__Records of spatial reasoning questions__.
____

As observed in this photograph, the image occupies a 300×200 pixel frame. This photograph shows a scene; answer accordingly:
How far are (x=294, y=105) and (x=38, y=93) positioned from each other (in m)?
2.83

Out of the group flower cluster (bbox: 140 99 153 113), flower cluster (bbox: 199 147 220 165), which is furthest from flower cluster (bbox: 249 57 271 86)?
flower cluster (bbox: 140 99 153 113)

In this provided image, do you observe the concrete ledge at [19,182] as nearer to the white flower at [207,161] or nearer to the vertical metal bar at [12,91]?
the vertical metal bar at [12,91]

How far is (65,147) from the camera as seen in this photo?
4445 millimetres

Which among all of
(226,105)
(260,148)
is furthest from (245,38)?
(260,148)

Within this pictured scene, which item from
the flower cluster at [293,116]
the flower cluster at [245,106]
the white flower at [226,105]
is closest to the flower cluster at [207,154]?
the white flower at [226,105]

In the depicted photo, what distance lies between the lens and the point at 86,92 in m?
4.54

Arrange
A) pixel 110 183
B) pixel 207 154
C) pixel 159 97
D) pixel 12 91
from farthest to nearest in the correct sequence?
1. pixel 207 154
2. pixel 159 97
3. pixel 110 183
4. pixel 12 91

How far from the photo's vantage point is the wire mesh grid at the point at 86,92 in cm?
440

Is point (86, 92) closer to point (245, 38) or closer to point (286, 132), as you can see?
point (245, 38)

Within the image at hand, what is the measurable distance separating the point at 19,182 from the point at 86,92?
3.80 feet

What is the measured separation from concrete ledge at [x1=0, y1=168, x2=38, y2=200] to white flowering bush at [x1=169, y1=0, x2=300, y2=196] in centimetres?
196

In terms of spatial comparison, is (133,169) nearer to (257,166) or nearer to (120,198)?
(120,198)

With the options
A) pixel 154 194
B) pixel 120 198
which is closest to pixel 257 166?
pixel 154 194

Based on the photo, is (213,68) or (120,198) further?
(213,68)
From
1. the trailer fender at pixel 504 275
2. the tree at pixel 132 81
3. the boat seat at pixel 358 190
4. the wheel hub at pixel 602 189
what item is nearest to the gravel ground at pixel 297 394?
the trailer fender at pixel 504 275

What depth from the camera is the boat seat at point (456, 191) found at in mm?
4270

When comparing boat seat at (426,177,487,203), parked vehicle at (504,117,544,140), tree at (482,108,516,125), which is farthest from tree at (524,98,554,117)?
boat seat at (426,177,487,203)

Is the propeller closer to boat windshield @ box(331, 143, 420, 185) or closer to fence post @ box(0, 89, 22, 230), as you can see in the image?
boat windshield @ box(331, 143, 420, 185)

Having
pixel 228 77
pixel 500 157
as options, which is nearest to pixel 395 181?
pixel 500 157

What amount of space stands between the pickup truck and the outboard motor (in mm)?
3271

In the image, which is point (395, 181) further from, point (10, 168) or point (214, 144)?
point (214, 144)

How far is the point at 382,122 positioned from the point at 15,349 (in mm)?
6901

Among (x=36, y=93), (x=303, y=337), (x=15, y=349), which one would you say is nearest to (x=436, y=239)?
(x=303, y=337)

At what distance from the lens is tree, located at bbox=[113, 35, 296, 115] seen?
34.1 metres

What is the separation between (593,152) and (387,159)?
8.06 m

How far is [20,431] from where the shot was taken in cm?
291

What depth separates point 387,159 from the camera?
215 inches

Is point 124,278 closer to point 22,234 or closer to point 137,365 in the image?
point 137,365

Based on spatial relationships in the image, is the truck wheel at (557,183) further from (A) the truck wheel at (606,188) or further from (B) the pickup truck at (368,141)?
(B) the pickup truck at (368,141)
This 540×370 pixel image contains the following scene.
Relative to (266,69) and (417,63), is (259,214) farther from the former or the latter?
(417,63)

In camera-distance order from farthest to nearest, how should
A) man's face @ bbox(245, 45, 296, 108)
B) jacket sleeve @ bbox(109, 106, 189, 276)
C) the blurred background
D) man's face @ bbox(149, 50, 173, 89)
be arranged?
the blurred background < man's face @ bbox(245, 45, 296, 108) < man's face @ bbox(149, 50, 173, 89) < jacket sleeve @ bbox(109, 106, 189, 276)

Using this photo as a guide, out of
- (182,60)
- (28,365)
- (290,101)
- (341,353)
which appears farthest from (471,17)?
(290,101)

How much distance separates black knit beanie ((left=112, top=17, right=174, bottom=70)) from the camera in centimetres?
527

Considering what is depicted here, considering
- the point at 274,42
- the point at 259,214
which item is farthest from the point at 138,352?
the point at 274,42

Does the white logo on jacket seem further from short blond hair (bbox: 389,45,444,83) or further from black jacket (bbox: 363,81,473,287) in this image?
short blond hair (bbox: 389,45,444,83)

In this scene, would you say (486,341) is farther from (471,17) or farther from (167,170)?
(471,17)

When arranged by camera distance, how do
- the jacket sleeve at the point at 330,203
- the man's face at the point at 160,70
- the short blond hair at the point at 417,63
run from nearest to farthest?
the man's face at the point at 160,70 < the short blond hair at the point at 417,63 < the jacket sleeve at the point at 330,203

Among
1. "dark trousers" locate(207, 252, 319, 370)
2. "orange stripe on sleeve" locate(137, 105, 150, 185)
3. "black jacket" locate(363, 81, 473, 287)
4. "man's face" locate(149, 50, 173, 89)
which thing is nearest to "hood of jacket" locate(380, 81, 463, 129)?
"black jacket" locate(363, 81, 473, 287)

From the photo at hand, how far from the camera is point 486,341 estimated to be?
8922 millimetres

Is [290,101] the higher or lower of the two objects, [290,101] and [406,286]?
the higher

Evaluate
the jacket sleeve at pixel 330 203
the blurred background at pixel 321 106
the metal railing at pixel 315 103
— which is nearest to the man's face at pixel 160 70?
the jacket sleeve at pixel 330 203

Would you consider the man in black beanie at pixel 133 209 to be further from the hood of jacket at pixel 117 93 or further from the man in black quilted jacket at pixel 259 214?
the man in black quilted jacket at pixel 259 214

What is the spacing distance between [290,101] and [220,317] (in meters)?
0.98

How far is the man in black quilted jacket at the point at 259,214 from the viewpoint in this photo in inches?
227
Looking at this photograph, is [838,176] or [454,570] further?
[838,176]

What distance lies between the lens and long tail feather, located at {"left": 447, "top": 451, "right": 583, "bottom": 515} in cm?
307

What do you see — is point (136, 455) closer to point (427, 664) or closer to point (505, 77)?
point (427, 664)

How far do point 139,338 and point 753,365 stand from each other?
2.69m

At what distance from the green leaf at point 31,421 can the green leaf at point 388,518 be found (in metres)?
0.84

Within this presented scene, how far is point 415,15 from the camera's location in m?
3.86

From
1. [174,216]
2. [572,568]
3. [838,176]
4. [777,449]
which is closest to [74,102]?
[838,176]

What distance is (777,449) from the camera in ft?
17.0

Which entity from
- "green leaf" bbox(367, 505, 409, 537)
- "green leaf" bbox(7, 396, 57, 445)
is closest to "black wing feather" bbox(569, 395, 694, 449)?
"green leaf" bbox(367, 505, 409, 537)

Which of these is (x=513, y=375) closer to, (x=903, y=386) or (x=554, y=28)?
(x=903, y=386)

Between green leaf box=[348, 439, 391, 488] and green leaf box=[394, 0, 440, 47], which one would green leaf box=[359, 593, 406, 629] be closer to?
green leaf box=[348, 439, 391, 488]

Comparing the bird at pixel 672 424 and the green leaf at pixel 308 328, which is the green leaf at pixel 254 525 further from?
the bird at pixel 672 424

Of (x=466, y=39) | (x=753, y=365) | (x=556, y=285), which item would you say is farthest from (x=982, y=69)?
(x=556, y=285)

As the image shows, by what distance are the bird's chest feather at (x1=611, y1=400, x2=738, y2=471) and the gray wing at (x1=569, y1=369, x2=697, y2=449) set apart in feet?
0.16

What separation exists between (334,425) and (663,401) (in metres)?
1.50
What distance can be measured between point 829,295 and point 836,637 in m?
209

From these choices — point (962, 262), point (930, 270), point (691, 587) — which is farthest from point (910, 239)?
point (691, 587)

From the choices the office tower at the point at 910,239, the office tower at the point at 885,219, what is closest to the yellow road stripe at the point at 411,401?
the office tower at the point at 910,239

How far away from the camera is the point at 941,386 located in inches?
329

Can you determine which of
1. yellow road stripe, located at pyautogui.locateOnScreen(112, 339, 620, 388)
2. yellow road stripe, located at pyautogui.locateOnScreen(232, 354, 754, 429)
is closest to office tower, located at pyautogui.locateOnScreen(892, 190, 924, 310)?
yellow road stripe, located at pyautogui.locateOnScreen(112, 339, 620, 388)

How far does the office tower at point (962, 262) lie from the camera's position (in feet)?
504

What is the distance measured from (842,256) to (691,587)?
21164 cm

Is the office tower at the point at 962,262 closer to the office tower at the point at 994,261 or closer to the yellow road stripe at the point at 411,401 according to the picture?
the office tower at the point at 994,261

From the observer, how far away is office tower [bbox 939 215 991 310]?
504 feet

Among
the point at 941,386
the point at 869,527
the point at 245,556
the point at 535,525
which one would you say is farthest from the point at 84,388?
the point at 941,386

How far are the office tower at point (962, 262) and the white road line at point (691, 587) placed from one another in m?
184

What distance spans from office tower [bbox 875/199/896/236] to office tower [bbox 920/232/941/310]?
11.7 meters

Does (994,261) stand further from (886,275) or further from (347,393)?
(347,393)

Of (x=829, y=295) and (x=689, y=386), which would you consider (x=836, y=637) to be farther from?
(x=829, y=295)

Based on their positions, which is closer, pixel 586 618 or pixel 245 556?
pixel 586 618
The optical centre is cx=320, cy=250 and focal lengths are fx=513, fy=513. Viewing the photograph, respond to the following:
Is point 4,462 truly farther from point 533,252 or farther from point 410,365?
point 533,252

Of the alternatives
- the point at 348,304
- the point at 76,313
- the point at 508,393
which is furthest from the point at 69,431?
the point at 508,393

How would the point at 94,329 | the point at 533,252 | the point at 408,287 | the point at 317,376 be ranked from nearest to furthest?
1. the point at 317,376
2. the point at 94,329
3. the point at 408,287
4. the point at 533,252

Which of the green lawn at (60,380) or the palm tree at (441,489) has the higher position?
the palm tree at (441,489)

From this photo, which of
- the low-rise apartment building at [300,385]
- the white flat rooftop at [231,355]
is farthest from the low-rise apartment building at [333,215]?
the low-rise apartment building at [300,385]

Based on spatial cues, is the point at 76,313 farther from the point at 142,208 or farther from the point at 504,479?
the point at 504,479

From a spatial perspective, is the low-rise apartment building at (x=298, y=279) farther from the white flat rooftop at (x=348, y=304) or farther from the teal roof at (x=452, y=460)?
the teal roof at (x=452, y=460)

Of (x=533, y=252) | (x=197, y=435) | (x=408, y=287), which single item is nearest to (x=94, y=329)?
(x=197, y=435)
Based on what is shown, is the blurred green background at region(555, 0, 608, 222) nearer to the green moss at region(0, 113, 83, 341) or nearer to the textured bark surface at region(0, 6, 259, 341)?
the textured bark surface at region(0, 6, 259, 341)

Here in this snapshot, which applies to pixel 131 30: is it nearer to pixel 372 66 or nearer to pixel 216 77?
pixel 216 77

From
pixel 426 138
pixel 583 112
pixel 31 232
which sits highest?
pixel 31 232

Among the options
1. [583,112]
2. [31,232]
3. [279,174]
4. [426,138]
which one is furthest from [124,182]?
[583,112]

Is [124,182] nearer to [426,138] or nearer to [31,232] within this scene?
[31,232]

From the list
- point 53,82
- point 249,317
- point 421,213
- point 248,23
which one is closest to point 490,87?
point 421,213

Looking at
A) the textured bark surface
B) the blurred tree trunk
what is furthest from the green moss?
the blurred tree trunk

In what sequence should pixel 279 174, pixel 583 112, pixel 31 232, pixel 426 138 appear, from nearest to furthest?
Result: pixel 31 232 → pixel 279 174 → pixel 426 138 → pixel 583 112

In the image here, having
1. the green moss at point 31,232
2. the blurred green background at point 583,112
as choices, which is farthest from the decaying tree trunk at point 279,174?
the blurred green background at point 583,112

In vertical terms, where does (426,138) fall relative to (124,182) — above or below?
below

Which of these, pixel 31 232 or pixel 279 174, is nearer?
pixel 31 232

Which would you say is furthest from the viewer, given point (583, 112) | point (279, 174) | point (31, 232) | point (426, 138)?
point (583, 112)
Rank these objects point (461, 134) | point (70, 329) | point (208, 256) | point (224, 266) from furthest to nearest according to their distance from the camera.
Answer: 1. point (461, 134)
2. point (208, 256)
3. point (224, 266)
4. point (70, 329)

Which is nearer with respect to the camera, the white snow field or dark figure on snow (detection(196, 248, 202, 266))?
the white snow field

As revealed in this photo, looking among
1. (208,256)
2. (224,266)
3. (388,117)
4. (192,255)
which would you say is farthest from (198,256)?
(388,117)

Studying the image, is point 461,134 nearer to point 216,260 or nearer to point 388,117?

____

__EXERCISE__.
Quote, without any change, each line from the one that contains "In the image here, having" through the end of the material.

__SOLUTION FOR THIS EXERCISE__.
In the image here, having
1. the green moss at point 31,232
2. the blurred green background at point 583,112
as choices, which is farthest from the decaying tree trunk at point 279,174?
the blurred green background at point 583,112

In vertical terms, where does (426,138) fall relative to (124,182) — above or below?
below

Which of these, pixel 31 232 or pixel 279 174, is nearer?
pixel 31 232

Which would you say is furthest from the viewer, given point (583, 112) | point (279, 174) | point (31, 232) | point (426, 138)?
point (583, 112)
Rank these objects point (461, 134) | point (70, 329) | point (208, 256) | point (224, 266) from furthest to nearest according to their distance from the camera.
Answer: 1. point (461, 134)
2. point (208, 256)
3. point (224, 266)
4. point (70, 329)

Which is nearer with respect to the camera, the white snow field or dark figure on snow (detection(196, 248, 202, 266))?
the white snow field

As revealed in this photo, looking among
1. (208,256)
2. (224,266)
3. (388,117)
4. (192,255)
which would you say is farthest from (198,256)?
(388,117)

Studying the image, is point 461,134 nearer to point 216,260 or nearer to point 388,117?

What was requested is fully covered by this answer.